Verdiği bilgiler doğrultusunda ele alırsak Dede Korkut Hikâyelerini bir kimlik belgesi olarak da değerlendirebilir miyiz?

Türklerin, Oğuz Türklerinin tarih boyunca verdikleri mücadeleler, tarihî ve biyografik mahiyetli eserlerde olduğu kadar edebiyatta da işlenmiştir. Mitolojik anlatılarda, menkıbevî tarihte, tarih eserlerinde, destanda, destanî hikâyelerde, menakıpnameler ve atasözlerinde Oğuzların konu edinildiği eserler “Oğuznâme” olarak nitelendirilmiştir ve bu anlamda Dede Korkut anlatıları da Türk tarihi, devlet ve düşünce sistemi ile Oğuzların yaşayışı hakkında verdiği bilgilerle bir Oğuznâmedir.

Din faktörü hareket nedenlerinden biri

Bir destanı din faktörü nasıl etkiler?

İslamiyet öncesi Türk hayatından izleri, Şamanizm kalıntıları olmak üzere dağ, su, ağaç kültlerini ve İslam olduktan sonraki zamanın görünümleri aynı metinler içinde karşımıza çıkar. Arı sudan abdest alan kahramanlar iki rekât namazlarını kılarlar, Allah adına mücadele ederler. Destanlarda inanç, çoğunlukla din faktörü destan kahramanının hareket nedenlerinden biri olarak karşımıza çıkar. Din uğruna veya din farklılığına bağlı mücadele, destanî olmak için engel teşkil etmez, epik karakteri ortadan kaldırmaz; kahramana bağlı olarak ortaya konulan hedefin ve mücadelenin ne uğruna gerçekleştirildiğini gösterir.

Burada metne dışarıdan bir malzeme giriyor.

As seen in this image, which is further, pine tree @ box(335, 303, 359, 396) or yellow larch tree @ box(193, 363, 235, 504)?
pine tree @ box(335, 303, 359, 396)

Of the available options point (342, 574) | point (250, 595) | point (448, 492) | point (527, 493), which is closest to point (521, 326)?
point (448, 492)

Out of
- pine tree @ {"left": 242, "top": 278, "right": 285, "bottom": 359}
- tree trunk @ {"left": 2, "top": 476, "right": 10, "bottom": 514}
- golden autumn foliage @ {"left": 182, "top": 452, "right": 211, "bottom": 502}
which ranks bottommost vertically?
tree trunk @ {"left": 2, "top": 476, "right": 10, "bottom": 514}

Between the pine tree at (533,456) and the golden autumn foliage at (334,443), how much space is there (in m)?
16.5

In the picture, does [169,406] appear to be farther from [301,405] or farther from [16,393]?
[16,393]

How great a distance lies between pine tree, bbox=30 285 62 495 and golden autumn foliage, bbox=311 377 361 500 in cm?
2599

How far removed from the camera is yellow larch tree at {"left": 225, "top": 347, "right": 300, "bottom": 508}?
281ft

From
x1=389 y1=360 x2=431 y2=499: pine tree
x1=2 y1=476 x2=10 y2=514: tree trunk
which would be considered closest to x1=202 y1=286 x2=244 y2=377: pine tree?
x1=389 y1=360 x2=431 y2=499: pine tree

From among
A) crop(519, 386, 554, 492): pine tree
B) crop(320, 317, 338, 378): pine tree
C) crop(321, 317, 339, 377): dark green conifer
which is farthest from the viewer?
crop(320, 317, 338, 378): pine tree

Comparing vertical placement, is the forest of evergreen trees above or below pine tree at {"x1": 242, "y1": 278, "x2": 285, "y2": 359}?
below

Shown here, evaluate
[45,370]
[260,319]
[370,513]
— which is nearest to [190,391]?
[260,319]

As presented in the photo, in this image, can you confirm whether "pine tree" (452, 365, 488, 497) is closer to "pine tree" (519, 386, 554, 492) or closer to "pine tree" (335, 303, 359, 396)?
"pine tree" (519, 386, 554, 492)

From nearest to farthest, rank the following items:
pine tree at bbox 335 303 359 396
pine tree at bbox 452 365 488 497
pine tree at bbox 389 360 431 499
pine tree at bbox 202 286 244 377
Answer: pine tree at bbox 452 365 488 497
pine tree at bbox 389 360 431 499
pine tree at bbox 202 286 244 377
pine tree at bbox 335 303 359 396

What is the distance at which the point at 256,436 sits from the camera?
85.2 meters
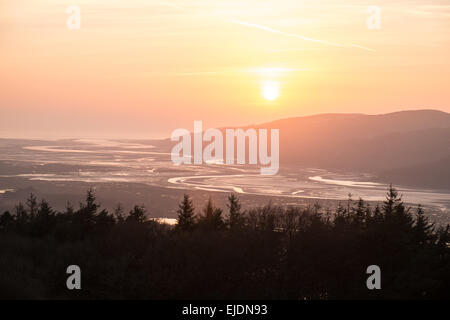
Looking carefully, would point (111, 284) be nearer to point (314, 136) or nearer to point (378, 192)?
point (378, 192)

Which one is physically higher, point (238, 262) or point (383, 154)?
point (238, 262)

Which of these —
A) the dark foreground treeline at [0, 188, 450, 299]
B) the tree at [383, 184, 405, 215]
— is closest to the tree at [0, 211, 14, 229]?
the dark foreground treeline at [0, 188, 450, 299]

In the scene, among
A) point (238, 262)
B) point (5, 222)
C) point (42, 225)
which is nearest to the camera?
point (238, 262)

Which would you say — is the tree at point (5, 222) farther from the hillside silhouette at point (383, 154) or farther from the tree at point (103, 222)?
the hillside silhouette at point (383, 154)

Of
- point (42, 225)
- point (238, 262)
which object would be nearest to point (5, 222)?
point (42, 225)

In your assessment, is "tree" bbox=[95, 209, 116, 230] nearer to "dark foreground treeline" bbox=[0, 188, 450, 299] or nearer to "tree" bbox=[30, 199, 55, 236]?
"dark foreground treeline" bbox=[0, 188, 450, 299]

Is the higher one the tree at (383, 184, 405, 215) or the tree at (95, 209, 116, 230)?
the tree at (383, 184, 405, 215)

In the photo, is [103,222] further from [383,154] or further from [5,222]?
[383,154]

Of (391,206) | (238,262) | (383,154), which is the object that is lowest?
(383,154)

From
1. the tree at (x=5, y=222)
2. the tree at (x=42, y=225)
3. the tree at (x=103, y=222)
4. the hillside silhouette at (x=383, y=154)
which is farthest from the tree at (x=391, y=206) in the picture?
the hillside silhouette at (x=383, y=154)
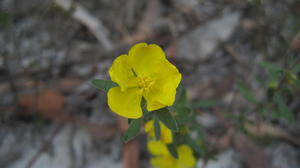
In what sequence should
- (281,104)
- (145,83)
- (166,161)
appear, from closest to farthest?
(145,83)
(281,104)
(166,161)

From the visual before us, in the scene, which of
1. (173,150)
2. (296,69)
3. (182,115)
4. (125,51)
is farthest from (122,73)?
(125,51)

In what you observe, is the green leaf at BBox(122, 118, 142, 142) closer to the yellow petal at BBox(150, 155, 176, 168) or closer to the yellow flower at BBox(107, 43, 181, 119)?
the yellow flower at BBox(107, 43, 181, 119)

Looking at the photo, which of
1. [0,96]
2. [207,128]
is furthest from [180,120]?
[0,96]

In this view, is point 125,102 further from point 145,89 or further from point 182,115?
point 182,115

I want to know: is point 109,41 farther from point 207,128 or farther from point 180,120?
point 180,120

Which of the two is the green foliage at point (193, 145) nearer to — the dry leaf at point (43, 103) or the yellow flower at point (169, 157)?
the yellow flower at point (169, 157)
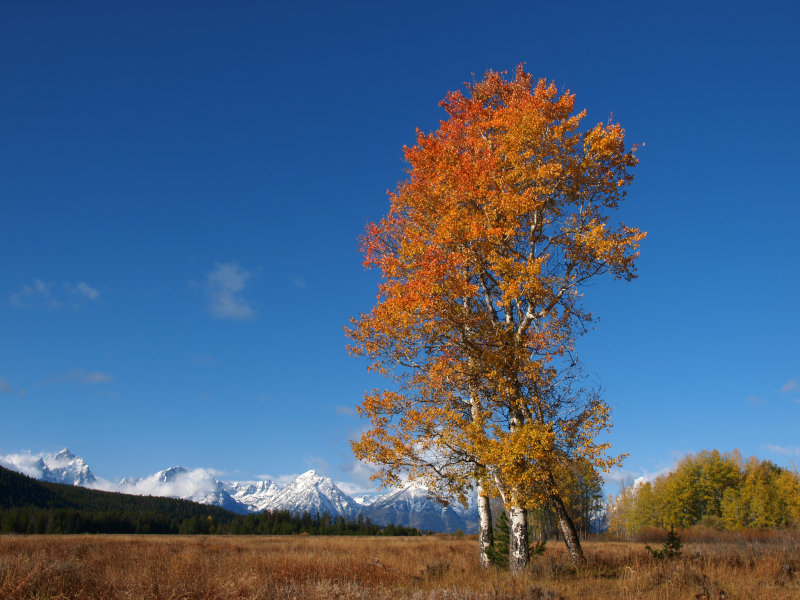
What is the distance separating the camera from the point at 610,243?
1200 centimetres

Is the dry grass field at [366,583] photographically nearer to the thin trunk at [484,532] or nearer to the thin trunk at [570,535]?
the thin trunk at [484,532]

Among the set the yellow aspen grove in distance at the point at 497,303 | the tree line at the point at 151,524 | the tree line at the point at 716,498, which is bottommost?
the tree line at the point at 151,524

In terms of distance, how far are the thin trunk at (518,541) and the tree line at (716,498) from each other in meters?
68.5

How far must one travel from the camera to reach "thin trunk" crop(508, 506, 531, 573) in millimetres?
11992

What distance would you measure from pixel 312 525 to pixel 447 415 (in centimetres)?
15067

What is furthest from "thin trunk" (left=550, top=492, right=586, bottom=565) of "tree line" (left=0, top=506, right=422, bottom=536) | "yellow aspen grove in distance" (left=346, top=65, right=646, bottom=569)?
"tree line" (left=0, top=506, right=422, bottom=536)

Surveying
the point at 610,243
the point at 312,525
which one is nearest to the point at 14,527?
the point at 312,525

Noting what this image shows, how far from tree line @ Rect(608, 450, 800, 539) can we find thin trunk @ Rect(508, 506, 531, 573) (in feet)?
225

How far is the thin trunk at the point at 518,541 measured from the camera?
1199 centimetres

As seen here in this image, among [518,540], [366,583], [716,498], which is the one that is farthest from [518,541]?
[716,498]

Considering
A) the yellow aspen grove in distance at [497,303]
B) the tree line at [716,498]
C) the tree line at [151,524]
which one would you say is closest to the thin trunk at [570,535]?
the yellow aspen grove in distance at [497,303]

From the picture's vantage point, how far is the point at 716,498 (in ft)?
267

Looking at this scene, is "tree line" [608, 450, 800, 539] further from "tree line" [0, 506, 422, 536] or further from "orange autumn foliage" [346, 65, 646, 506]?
"orange autumn foliage" [346, 65, 646, 506]

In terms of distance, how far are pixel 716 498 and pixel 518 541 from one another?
8863cm
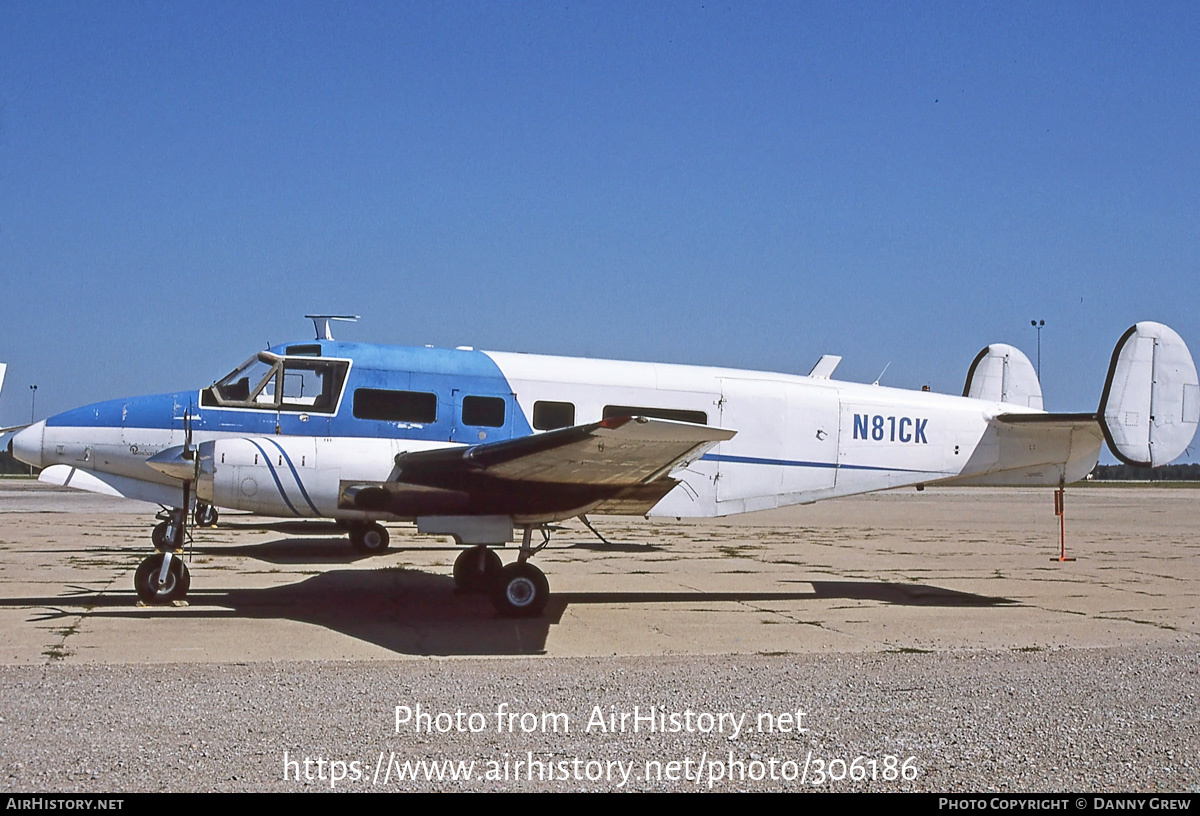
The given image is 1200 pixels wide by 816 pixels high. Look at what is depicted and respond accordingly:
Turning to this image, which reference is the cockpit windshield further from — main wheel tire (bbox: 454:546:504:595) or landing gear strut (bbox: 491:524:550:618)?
landing gear strut (bbox: 491:524:550:618)

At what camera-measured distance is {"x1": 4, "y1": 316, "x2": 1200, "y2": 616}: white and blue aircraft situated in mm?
11555

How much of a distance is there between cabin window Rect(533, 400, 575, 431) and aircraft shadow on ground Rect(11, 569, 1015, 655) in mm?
2288

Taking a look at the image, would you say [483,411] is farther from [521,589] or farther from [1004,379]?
[1004,379]

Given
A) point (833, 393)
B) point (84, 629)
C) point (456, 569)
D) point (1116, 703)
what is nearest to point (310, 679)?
point (84, 629)

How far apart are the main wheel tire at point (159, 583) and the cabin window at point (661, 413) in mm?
5465

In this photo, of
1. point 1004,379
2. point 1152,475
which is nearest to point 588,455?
point 1004,379

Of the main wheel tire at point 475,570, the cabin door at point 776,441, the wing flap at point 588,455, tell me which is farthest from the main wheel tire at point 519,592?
the cabin door at point 776,441

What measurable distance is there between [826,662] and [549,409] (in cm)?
525

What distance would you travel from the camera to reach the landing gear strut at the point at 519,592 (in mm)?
11680

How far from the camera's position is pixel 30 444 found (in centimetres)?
1239

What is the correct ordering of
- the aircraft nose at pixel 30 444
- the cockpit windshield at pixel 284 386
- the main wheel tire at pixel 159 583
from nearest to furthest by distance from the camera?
1. the main wheel tire at pixel 159 583
2. the aircraft nose at pixel 30 444
3. the cockpit windshield at pixel 284 386

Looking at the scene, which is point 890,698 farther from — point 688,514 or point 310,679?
point 688,514

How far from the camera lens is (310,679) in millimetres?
8234

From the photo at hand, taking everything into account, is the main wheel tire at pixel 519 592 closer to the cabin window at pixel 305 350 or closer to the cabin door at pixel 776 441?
the cabin door at pixel 776 441
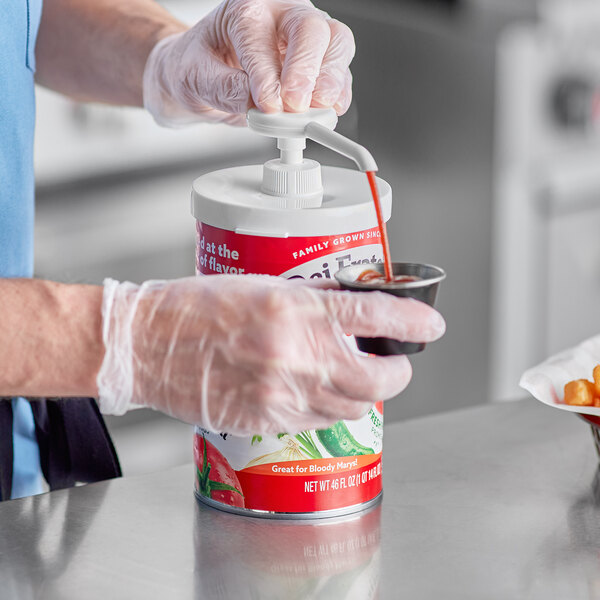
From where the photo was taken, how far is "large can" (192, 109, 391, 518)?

ABDÜLKADİR EMEKSİZ KİMDİR?

1972'de Konya'da doğan Abdülkadir Emeksiz, 1995'te İstanbul Üniversitesi Edebiyat Fakültesi Türk Dili ve Edebiyatı Bölümü'nden mezun oldu. "İstanbul Folkloruyla İlgili Kitaplar İçin Açıklamalı Bir Bibliyografya Denemesi" konulu tez çalışmasıyla Türk Halk Edebiyatı Anabilim Dalı'nda yüksek lisansını tamamladı. 2005'de yardımcı doçent kadrosuna atandı. 2013-2014 yıllarında İstanbul Üniversitesi Türkiyat Araştırmaları Enstitüsü Müdür Yardımcılığı görevini üstlenen Emeksiz, halkbilimi üzerine yaptığı çalışmalarıyla 2011'de doçent, Türk Halk Edebiyatı üzerine yaptığı çalışmalarıyla ise 2016 yılında profesör oldu. Prof. Dr. Abdülkadir Emeksiz halen İstanbul Üniversitesi Edebiyat Fakültesi Türk Dili ve Edebiyatı Bölümü Anabilim Dalı Başkanlığı görevini yürütmektedir.